(Rows taken from a spatial reasoning dataset)
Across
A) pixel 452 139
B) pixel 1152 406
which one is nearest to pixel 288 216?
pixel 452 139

---

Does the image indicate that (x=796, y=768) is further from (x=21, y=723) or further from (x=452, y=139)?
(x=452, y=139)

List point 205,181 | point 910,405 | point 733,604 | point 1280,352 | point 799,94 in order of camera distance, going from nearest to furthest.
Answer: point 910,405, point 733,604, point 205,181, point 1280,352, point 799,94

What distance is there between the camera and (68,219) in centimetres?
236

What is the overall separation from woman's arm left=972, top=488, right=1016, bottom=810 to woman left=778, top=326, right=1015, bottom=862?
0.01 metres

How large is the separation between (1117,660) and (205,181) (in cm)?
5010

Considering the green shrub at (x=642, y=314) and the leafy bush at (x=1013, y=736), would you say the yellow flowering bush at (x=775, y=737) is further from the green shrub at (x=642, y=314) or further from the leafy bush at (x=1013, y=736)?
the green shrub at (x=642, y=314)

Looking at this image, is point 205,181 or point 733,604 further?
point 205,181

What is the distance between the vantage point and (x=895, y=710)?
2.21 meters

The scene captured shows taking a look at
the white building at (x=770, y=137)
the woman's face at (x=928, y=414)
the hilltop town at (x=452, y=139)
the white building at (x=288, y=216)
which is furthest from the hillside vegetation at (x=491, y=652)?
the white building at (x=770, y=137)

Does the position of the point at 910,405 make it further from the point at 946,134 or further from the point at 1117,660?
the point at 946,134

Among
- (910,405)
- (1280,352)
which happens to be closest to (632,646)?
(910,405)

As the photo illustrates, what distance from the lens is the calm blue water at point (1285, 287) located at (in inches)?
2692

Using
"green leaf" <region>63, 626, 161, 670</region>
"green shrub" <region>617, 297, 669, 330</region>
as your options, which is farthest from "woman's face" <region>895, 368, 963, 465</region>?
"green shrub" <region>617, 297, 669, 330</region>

-- Work to be completed --
Pick out and copy every line of the data above that contains the string "furthest". Only case-sensitive matches count.

-- Written solution --
List point 205,181 | point 910,405 | point 733,604 | point 1280,352 | point 799,94 in order of camera distance, going from nearest to furthest.
which is furthest from the hillside vegetation at (x=491, y=652)?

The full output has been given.